* **To be done**
Transcribe word for word the lines spanning the line with "Which is found at" through the end of the records.

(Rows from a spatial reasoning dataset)

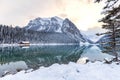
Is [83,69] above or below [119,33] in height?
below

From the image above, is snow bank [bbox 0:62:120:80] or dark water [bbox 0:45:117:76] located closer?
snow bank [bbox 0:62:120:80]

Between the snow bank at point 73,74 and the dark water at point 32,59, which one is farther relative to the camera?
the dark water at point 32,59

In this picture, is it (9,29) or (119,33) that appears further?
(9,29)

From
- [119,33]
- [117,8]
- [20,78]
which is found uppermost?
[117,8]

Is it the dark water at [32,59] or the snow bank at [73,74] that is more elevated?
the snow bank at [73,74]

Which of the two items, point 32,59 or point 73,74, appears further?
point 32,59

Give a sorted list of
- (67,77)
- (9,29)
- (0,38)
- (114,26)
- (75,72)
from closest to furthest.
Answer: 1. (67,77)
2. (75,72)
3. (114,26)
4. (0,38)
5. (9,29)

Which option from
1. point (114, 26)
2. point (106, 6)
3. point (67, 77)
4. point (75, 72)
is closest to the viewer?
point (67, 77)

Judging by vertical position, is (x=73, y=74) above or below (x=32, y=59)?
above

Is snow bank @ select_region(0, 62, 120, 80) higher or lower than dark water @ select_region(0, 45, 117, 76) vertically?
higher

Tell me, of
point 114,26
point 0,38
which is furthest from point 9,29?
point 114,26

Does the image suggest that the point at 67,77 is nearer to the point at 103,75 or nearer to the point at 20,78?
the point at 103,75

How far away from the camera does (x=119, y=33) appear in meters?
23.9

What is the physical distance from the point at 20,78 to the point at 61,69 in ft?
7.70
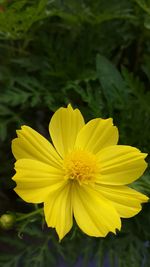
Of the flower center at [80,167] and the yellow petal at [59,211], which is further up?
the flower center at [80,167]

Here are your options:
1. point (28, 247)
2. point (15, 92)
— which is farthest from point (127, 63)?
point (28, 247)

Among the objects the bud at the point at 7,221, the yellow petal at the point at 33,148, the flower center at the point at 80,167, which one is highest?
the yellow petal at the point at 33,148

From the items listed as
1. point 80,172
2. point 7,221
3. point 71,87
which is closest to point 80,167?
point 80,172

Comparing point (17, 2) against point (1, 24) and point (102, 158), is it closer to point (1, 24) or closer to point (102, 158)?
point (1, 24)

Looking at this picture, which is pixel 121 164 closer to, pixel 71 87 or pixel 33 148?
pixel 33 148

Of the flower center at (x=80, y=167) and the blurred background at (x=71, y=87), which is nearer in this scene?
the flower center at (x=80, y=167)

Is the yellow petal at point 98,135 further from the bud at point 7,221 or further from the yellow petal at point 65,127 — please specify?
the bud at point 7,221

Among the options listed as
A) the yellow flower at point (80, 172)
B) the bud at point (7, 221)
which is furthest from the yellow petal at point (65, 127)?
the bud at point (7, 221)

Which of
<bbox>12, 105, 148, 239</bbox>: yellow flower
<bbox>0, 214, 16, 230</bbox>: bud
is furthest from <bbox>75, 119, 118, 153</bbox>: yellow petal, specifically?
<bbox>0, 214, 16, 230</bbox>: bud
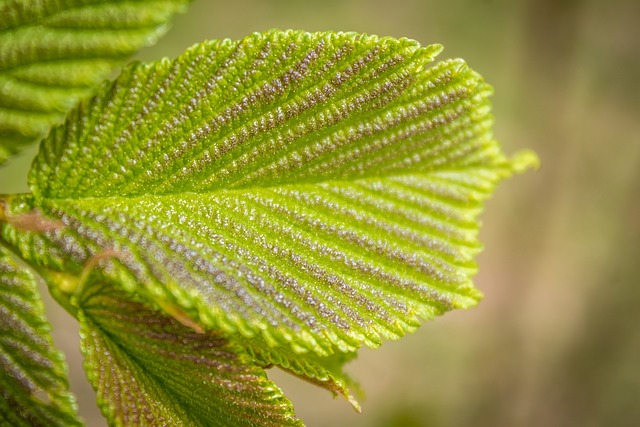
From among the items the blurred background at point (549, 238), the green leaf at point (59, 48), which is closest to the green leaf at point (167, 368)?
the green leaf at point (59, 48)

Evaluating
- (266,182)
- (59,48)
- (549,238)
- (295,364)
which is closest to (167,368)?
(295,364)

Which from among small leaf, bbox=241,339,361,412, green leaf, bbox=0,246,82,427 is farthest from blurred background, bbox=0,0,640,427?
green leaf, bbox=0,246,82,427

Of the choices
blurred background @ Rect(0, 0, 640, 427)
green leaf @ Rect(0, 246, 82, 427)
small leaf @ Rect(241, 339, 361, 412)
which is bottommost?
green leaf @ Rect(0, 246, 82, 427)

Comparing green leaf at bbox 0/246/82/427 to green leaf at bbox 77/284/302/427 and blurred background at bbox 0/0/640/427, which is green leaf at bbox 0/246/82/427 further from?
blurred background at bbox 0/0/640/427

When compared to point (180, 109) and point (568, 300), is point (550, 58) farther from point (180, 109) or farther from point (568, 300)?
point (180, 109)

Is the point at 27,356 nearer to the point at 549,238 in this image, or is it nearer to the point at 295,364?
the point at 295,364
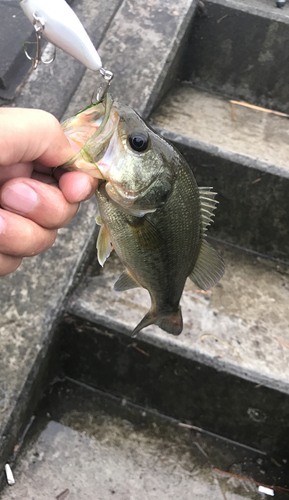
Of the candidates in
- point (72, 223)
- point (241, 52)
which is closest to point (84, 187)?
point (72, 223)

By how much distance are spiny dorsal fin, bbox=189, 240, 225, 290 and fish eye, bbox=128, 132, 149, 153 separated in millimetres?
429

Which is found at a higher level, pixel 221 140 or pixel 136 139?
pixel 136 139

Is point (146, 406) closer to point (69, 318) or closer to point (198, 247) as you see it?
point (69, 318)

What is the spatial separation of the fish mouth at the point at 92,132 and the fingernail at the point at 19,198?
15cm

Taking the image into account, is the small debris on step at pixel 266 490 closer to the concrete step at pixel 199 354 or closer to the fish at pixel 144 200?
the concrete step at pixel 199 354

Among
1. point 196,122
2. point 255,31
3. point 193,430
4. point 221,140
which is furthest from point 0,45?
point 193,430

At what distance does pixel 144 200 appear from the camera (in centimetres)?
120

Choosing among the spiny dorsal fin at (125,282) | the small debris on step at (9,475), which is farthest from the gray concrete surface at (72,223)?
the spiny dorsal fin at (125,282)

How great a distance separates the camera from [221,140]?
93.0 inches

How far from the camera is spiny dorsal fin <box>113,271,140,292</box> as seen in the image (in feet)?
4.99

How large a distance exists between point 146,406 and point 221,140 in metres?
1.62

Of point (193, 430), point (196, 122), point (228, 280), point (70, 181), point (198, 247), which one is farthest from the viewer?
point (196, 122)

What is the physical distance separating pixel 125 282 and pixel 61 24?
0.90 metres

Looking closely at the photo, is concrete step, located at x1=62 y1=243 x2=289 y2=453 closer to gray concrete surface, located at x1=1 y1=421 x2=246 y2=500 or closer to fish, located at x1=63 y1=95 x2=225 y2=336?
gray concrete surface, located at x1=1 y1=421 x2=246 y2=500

* **Correct answer**
Which is found at a higher level, pixel 221 140 or pixel 136 139?
pixel 136 139

Is point (146, 406) closer to point (69, 318) or closer to point (198, 247) as you see it?
point (69, 318)

What is the spatial separation of the fish mouth at the point at 92,132 and the fingernail at the point at 19,198?
15cm

Taking the image into account, is the small debris on step at pixel 266 490 closer to the concrete step at pixel 199 354 or closer to the fish at pixel 144 200?
the concrete step at pixel 199 354

Among
1. point 196,122
2. point 255,31
3. point 193,430
4. point 221,140
which is furthest from point 0,45?
point 193,430

At what distance does pixel 144 200 appear from the camera (in centimetres)?
120

Choosing among the spiny dorsal fin at (125,282) | the small debris on step at (9,475), which is farthest from the gray concrete surface at (72,223)?
the spiny dorsal fin at (125,282)

How great a distance separates the camera from [221,140]?
93.0 inches

How far from the camera is spiny dorsal fin <box>113,271,140,292</box> as seen in the image (in feet)?
4.99

How large a distance exists between point 146,406 and point 221,140 in metres?
1.62

Of point (193, 430), point (196, 122), point (228, 280), point (70, 181), point (198, 247), which one is farthest from the viewer?
point (196, 122)

What is the physical distance separating pixel 125 282 and pixel 61 24?
0.90 metres

Looking closely at the photo, is concrete step, located at x1=62 y1=243 x2=289 y2=453 closer to gray concrete surface, located at x1=1 y1=421 x2=246 y2=500 or closer to fish, located at x1=63 y1=95 x2=225 y2=336?
gray concrete surface, located at x1=1 y1=421 x2=246 y2=500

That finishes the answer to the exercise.